As palavras tinham-na atingido antes. Duras. Ofensivas. Como sempre.
- Hoje de novo não, pensou.
- Vou fazer o jantar, disse alto.
Refugiou-se na cozinha tentando adiar a agressão, que sabia inevitável.
Quando o golpe a atingiu no ombro gritou. Ele continuou. Como sempre.
Marcando-lhe o rosto. O corpo. Como sempre.
Marcas de tantos anos que eram só uma. Dores de tantos anos que eram só uma.

Ela levantou-se do chão. Acabou de fazer o jantar. Serviu-lho.
Como se nada tivesse acontecido.
Ele jantou.
Como se nada tivesse acontecido.
Ela esperou.
Arrumou a cozinha. Esperou.
Ele chamou-a. Não respondeu. Esperou.

Levantou a mesa. Lavou cuidadosamente a loiça.
Não tentou ocultar os vestígios dos comprimidos. Arrumou e limpou tudo cuidadosamente. Como sempre fazia.
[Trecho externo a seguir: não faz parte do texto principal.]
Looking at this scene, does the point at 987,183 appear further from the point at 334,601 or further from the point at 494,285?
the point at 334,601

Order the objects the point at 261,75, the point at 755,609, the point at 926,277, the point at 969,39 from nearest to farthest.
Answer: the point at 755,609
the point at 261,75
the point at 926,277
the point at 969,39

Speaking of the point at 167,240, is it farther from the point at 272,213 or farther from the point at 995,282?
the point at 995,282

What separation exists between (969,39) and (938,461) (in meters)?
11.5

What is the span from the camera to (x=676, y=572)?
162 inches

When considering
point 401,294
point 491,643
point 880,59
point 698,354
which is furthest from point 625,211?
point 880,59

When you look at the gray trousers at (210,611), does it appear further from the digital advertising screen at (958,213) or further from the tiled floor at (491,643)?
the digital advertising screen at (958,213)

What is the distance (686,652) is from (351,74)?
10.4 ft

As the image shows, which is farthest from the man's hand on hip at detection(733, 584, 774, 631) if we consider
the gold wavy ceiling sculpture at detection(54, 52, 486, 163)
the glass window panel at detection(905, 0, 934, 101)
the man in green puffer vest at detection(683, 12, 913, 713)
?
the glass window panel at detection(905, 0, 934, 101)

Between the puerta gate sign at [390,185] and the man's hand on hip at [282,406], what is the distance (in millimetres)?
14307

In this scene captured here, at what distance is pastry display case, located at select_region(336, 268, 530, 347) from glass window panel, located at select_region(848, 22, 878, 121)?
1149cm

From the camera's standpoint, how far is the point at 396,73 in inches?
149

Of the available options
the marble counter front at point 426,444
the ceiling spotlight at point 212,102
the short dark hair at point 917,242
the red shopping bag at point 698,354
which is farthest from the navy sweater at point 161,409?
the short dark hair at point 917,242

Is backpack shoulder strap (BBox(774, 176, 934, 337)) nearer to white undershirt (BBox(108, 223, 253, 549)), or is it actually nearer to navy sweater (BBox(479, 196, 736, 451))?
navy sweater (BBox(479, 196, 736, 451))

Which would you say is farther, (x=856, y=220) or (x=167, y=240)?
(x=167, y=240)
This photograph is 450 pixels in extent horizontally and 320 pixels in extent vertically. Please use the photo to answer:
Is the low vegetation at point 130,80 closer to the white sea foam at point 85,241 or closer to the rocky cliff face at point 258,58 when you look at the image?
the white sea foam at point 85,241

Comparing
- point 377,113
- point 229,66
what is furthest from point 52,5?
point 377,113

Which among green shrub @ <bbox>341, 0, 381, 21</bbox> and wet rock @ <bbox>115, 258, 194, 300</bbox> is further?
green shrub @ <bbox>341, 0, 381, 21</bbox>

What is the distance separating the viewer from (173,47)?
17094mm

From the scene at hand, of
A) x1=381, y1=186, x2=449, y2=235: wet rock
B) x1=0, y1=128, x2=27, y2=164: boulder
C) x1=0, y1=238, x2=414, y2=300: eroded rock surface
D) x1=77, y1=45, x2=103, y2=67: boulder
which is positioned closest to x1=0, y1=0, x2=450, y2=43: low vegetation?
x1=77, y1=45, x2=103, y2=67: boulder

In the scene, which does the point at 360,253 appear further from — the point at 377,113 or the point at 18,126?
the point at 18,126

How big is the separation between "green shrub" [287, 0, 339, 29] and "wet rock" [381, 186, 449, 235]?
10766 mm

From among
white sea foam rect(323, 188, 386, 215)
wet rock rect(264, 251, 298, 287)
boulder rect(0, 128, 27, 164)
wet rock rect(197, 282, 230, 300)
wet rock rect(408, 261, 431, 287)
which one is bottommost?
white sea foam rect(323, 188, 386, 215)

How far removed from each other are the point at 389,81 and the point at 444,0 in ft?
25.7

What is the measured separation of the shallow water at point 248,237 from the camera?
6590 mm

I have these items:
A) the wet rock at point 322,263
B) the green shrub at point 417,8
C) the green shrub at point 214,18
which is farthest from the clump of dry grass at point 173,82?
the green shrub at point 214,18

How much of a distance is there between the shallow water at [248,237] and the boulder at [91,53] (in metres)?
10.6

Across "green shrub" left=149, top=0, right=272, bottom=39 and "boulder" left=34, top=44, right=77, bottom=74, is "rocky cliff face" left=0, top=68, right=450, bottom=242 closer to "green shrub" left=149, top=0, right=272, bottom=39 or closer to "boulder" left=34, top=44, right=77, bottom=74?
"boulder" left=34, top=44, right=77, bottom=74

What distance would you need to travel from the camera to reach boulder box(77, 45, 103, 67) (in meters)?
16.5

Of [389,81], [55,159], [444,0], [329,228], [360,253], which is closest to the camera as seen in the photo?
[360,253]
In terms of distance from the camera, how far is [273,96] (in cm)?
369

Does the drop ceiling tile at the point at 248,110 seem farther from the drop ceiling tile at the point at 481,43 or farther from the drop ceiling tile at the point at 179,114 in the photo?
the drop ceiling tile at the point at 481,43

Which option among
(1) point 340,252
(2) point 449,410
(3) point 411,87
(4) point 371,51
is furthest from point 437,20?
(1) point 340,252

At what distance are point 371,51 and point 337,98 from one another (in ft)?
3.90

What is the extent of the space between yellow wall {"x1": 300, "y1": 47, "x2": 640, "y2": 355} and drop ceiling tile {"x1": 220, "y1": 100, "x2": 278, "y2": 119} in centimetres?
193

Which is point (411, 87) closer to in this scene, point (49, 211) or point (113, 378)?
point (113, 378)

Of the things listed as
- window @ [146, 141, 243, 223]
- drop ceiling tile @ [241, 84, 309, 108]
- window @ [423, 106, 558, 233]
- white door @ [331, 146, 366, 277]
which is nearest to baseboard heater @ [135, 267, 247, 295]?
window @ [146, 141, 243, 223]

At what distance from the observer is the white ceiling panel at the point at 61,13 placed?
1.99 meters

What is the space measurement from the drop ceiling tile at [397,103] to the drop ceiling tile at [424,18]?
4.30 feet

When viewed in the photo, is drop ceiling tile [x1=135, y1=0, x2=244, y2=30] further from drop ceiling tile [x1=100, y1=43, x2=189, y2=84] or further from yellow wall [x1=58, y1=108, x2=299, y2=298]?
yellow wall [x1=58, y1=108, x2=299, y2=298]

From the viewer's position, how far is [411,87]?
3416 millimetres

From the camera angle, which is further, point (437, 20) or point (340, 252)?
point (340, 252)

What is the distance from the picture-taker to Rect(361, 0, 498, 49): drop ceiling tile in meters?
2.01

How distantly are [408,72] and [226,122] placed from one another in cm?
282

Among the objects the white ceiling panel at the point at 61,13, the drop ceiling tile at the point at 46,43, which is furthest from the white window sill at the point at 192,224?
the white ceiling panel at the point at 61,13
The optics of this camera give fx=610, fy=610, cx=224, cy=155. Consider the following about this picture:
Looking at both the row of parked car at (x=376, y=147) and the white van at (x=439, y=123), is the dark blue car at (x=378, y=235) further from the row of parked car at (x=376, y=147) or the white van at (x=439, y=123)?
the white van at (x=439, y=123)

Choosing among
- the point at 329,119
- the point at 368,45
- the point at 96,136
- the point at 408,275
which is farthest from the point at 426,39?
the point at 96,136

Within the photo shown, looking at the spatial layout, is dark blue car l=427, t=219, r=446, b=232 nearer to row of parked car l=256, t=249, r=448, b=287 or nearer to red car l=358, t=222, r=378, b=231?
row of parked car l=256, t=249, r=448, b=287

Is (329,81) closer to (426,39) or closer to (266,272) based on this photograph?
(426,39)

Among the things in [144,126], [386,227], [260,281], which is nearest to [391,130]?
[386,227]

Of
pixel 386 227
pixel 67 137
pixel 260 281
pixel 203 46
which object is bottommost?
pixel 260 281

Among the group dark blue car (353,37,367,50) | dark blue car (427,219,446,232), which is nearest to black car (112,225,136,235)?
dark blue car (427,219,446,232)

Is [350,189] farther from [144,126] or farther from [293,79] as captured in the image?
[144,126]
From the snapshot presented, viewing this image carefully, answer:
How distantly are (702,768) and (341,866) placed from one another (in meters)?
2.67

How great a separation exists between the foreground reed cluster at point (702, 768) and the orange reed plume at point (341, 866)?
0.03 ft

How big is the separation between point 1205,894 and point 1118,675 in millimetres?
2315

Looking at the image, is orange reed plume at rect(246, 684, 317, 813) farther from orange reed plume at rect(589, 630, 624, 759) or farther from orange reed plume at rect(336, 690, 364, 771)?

Olhou as paredes imaculadas de silêncio. O corpo dele no chão. Atapetando o chão.
Vestiu o casaco.
Pousou cuidadosamente o que lhe restava de amor no móvel do hall de entrada. Junto às chaves.
Para que os filhos no dia seguinte encontrassem chaves e amor.
Saiu.
Olhos limpos. Isenta de culpa.

Respirou fundo a água e o escuro quando o corpo num salto atingiu o rio.

Por: Encandescente.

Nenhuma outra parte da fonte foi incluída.